Exercise details
Quote every item below word for word, leaving out the pictures.

Dataset entries

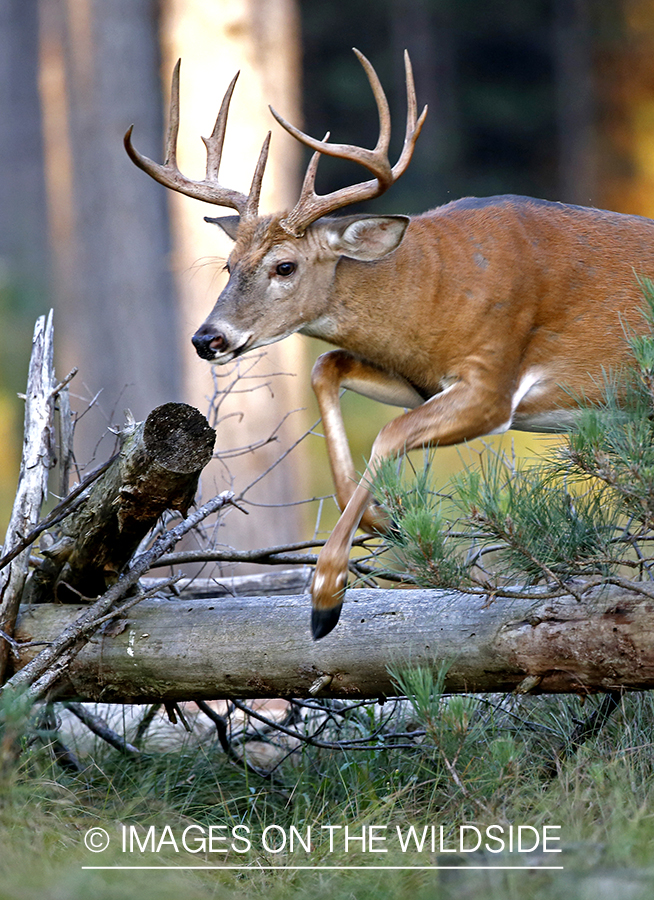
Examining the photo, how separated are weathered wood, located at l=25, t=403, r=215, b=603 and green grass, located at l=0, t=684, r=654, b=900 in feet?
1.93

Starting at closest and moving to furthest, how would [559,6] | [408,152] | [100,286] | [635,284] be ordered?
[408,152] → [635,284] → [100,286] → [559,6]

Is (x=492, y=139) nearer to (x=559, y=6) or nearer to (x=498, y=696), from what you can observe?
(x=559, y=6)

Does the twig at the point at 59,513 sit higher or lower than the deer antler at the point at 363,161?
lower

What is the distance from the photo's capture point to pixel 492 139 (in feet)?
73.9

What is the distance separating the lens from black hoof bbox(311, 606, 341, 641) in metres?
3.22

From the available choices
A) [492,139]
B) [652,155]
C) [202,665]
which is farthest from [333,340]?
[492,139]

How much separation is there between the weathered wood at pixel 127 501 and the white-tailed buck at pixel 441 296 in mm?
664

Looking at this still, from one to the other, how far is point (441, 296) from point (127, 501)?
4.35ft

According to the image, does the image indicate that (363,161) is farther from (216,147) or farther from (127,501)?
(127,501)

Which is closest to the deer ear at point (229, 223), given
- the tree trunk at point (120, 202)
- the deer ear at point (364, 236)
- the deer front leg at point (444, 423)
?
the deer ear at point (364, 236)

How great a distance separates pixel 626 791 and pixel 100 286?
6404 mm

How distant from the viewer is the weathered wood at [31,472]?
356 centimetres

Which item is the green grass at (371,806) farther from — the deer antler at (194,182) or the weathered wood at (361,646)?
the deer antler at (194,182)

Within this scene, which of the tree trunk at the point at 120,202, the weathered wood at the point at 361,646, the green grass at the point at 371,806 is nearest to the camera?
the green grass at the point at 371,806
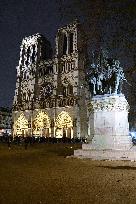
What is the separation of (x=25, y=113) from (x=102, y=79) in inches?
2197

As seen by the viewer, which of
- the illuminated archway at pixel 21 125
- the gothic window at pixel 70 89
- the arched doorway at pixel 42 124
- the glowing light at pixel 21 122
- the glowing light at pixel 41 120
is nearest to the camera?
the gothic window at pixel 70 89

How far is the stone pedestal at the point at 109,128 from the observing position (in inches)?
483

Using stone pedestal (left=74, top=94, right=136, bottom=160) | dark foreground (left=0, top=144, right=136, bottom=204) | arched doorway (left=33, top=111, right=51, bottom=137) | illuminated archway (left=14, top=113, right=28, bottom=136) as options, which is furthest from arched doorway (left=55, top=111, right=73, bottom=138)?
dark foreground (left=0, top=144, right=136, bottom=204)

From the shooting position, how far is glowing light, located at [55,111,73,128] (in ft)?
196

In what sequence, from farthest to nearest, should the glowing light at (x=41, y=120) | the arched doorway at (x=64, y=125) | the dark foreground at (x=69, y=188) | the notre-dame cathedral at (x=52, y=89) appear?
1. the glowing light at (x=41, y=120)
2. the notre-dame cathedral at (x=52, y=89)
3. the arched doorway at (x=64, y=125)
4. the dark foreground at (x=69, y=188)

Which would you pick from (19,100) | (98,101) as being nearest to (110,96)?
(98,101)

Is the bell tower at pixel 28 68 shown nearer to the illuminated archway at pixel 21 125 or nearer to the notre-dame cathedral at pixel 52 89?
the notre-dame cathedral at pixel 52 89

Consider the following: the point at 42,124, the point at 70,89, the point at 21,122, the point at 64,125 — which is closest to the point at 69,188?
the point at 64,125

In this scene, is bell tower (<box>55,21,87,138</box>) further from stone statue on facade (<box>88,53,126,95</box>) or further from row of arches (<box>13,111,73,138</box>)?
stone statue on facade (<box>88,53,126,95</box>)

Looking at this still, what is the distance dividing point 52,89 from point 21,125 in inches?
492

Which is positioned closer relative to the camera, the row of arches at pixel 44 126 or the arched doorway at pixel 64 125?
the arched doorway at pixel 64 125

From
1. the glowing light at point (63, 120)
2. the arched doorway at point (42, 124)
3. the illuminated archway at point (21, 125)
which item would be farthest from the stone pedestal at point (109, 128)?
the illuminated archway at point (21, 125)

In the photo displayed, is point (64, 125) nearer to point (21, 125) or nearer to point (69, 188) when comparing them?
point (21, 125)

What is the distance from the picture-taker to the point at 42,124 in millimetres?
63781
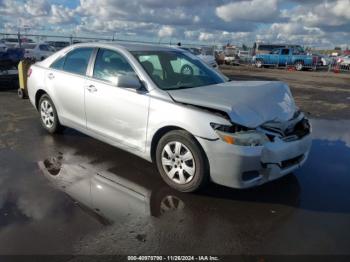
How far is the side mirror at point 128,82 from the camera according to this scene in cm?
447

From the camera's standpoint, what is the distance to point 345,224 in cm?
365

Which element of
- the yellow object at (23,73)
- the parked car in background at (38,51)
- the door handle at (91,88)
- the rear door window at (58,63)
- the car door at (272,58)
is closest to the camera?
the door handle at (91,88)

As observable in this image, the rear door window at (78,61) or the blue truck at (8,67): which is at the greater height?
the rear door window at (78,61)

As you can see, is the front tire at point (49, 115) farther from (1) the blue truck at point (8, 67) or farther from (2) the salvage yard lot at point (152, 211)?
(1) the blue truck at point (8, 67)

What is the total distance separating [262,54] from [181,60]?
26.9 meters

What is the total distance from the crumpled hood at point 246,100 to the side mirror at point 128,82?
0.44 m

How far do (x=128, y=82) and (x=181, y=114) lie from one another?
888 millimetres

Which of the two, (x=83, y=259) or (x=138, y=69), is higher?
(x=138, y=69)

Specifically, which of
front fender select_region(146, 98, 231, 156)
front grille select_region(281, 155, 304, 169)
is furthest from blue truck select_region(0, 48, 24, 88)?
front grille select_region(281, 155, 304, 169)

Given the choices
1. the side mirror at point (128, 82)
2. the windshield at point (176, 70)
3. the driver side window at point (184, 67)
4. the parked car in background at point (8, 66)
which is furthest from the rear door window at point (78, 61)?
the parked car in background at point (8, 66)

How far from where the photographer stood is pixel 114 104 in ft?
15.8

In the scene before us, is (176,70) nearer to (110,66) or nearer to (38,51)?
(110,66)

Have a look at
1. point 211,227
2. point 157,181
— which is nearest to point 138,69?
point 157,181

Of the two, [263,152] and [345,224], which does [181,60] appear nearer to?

Written response
Examining the photo, how separated are weathered wood, located at l=25, t=403, r=215, b=603 and green grass, located at l=0, t=684, r=654, b=900 in feet?
1.93

Starting at closest and moving to furthest, how would [559,6] | [408,152] | [100,286] | [635,284] be ordered?
[408,152] → [635,284] → [100,286] → [559,6]

Is (x=492, y=139) nearer to (x=559, y=6) or nearer to (x=498, y=696), from what you can observe?
(x=559, y=6)

Does the twig at the point at 59,513 sit higher or lower than the deer antler at the point at 363,161?
lower

What is the distance from the photo's capture point to pixel 492 139 (in feet)?
73.9

What is the distance separating the lens from black hoof bbox(311, 606, 341, 641) in metres?
3.22

From the available choices
A) [492,139]
B) [652,155]
C) [202,665]
which is farthest from [333,340]?
[492,139]

How much separation is there between the weathered wood at pixel 127 501 and the white-tailed buck at pixel 441 296 in mm?
664

Looking at this still, from one to the other, how far is point (441, 296) from point (127, 501)?
4.35ft

According to the image, does the image indicate that (363,161) is farther from (216,147) or farther from (127,501)?
(127,501)

Which is closest to the deer ear at point (229, 223), given
- the tree trunk at point (120, 202)
- the deer ear at point (364, 236)
- the deer front leg at point (444, 423)
?
the deer ear at point (364, 236)

How great a distance separates pixel 626 791 and pixel 100 286?
6404 mm

How distant from the viewer is the weathered wood at [31,472]?
356 centimetres

Which item is the green grass at (371,806) farther from — the deer antler at (194,182) or the weathered wood at (361,646)?
the deer antler at (194,182)

Within this scene, which of the tree trunk at the point at 120,202, the weathered wood at the point at 361,646, the green grass at the point at 371,806 is nearest to the camera?
the green grass at the point at 371,806
What is the separation of (x=25, y=113) from (x=102, y=79) in inches?
2197

As seen by the viewer, which of
- the illuminated archway at pixel 21 125
- the gothic window at pixel 70 89
- the arched doorway at pixel 42 124
- the glowing light at pixel 21 122
- the glowing light at pixel 41 120
is nearest to the camera?
the gothic window at pixel 70 89

How far is the stone pedestal at the point at 109,128 from the observing position (in inches)?
483

Using stone pedestal (left=74, top=94, right=136, bottom=160) | dark foreground (left=0, top=144, right=136, bottom=204) | arched doorway (left=33, top=111, right=51, bottom=137) | illuminated archway (left=14, top=113, right=28, bottom=136) as options, which is furthest from arched doorway (left=55, top=111, right=73, bottom=138)?
dark foreground (left=0, top=144, right=136, bottom=204)

From the shooting position, how far is glowing light, located at [55,111,73,128] (in ft)?
196

In what sequence, from farthest to nearest, should the glowing light at (x=41, y=120) | the arched doorway at (x=64, y=125) | the dark foreground at (x=69, y=188) | the notre-dame cathedral at (x=52, y=89) appear?
1. the glowing light at (x=41, y=120)
2. the notre-dame cathedral at (x=52, y=89)
3. the arched doorway at (x=64, y=125)
4. the dark foreground at (x=69, y=188)

Which would you pick from (19,100) | (98,101) as being nearest to (110,96)?
(98,101)

Is the bell tower at pixel 28 68 shown nearer to the illuminated archway at pixel 21 125 or nearer to the notre-dame cathedral at pixel 52 89?
the notre-dame cathedral at pixel 52 89

Consider the following: the point at 42,124, the point at 70,89, the point at 21,122, the point at 64,125 — which is closest to the point at 69,188?
the point at 64,125

In this scene, is bell tower (<box>55,21,87,138</box>) further from stone statue on facade (<box>88,53,126,95</box>) or further from row of arches (<box>13,111,73,138</box>)?
stone statue on facade (<box>88,53,126,95</box>)

Looking at this still, what is the distance dividing point 52,89 from point 21,125 in inches?
492

Which is positioned closer relative to the camera, the row of arches at pixel 44 126 or the arched doorway at pixel 64 125?
the arched doorway at pixel 64 125

From
1. the glowing light at point (63, 120)
2. the arched doorway at point (42, 124)
3. the illuminated archway at point (21, 125)
which item would be farthest from the stone pedestal at point (109, 128)?
the illuminated archway at point (21, 125)

In the photo displayed, is point (64, 125) nearer to point (21, 125) or nearer to point (69, 188) when comparing them?
point (21, 125)

What is the distance from the picture-taker to the point at 42,124 in millimetres?
63781
How far is the side mirror at point 128,82 from the camera according to this scene in cm?
447

From the camera's standpoint, what is the distance to point 345,224 in cm?
365

Which element of
- the yellow object at (23,73)
- the parked car in background at (38,51)
- the door handle at (91,88)
- the rear door window at (58,63)
- the car door at (272,58)
is closest to the camera?
the door handle at (91,88)

As observable in this image, the rear door window at (78,61) or the blue truck at (8,67): which is at the greater height?
the rear door window at (78,61)

As you can see, is the front tire at point (49, 115) farther from (1) the blue truck at point (8, 67) or farther from (2) the salvage yard lot at point (152, 211)?
(1) the blue truck at point (8, 67)

What is the total distance separating [262,54] from [181,60]?
26.9 meters

What is the total distance from the crumpled hood at point 246,100 to the side mirror at point 128,82?
0.44 m

How far do (x=128, y=82) and (x=181, y=114) lie from one another?
888 millimetres

Which of the two, (x=83, y=259) or (x=138, y=69), is higher?
(x=138, y=69)

Specifically, which of
front fender select_region(146, 98, 231, 156)
front grille select_region(281, 155, 304, 169)
is furthest from blue truck select_region(0, 48, 24, 88)?
front grille select_region(281, 155, 304, 169)

Given the choices
1. the side mirror at point (128, 82)
2. the windshield at point (176, 70)
3. the driver side window at point (184, 67)
4. the parked car in background at point (8, 66)
which is furthest from the rear door window at point (78, 61)?
the parked car in background at point (8, 66)

How far from where the photographer stood is pixel 114 104 in ft?
15.8

In the scene before us, is (176,70) nearer to (110,66) or nearer to (38,51)?
(110,66)

Have a look at
1. point 211,227
2. point 157,181
— which is nearest to point 138,69?
point 157,181

Of the two, [263,152] and [345,224], which does [181,60] appear nearer to?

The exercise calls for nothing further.